Using the entries below, return word for word the lines from the one containing "How much distance is" up to and including the last.

+++ Data records +++

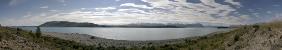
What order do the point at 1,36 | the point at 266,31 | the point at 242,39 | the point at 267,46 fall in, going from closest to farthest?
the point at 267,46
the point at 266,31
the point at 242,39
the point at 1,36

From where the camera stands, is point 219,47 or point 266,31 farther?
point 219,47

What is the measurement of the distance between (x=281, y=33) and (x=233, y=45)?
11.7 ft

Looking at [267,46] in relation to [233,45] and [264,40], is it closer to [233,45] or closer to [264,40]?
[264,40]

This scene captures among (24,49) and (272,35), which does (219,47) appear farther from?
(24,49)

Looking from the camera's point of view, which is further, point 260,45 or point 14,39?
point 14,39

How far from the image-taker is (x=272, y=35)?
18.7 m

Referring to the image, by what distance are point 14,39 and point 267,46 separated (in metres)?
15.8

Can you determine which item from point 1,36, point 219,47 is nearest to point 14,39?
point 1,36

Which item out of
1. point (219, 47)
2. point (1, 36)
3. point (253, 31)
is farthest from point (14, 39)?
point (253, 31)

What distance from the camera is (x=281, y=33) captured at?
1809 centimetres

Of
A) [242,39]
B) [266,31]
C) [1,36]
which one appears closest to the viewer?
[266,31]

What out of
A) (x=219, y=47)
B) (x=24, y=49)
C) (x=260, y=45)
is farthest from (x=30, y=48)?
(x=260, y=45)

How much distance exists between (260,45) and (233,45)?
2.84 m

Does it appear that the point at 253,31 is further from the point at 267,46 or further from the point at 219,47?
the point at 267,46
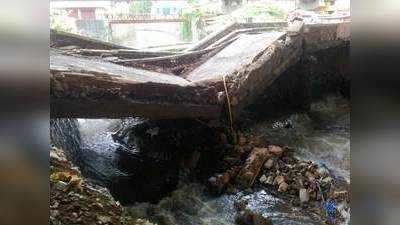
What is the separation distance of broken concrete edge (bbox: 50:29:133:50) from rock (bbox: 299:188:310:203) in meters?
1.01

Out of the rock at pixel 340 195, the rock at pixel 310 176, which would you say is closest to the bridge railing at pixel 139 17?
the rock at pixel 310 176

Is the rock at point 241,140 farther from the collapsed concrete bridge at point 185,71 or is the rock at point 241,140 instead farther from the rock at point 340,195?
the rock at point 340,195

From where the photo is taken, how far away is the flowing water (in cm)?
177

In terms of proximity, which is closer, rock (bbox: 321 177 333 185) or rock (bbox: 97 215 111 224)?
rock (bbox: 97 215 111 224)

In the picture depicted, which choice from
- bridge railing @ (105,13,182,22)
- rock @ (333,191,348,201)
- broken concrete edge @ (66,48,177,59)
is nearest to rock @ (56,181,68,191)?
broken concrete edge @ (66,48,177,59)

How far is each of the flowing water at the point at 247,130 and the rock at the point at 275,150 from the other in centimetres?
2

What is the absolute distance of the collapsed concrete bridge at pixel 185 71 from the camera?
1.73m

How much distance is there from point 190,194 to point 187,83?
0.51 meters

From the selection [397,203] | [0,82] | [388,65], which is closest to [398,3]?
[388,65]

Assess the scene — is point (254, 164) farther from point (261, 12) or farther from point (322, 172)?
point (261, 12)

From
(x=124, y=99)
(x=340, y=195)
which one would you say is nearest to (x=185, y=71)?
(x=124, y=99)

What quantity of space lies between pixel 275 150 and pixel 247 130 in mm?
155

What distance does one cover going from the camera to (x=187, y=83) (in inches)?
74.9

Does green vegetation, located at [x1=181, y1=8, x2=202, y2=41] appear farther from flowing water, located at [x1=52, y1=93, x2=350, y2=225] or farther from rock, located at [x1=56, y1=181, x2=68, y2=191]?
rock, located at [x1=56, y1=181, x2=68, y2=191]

+++

## [Problem solution]
How much distance is there from point 190,194 to point 187,83?
0.51 meters

From the selection [397,203] | [0,82] | [388,65], which is closest to [398,3]?
[388,65]

Assess the scene — is point (254, 164) farther from point (261, 12) or farther from point (322, 172)?
point (261, 12)

From
(x=124, y=99)
(x=340, y=195)
which one would you say is nearest to (x=185, y=71)?
(x=124, y=99)

What quantity of space lies between pixel 275 150 and pixel 247 130 in mm?
155

What distance does one cover going from the camera to (x=187, y=83) (in inches)?
74.9

Does green vegetation, located at [x1=181, y1=8, x2=202, y2=41] appear farther from flowing water, located at [x1=52, y1=93, x2=350, y2=225] or farther from rock, located at [x1=56, y1=181, x2=68, y2=191]?
rock, located at [x1=56, y1=181, x2=68, y2=191]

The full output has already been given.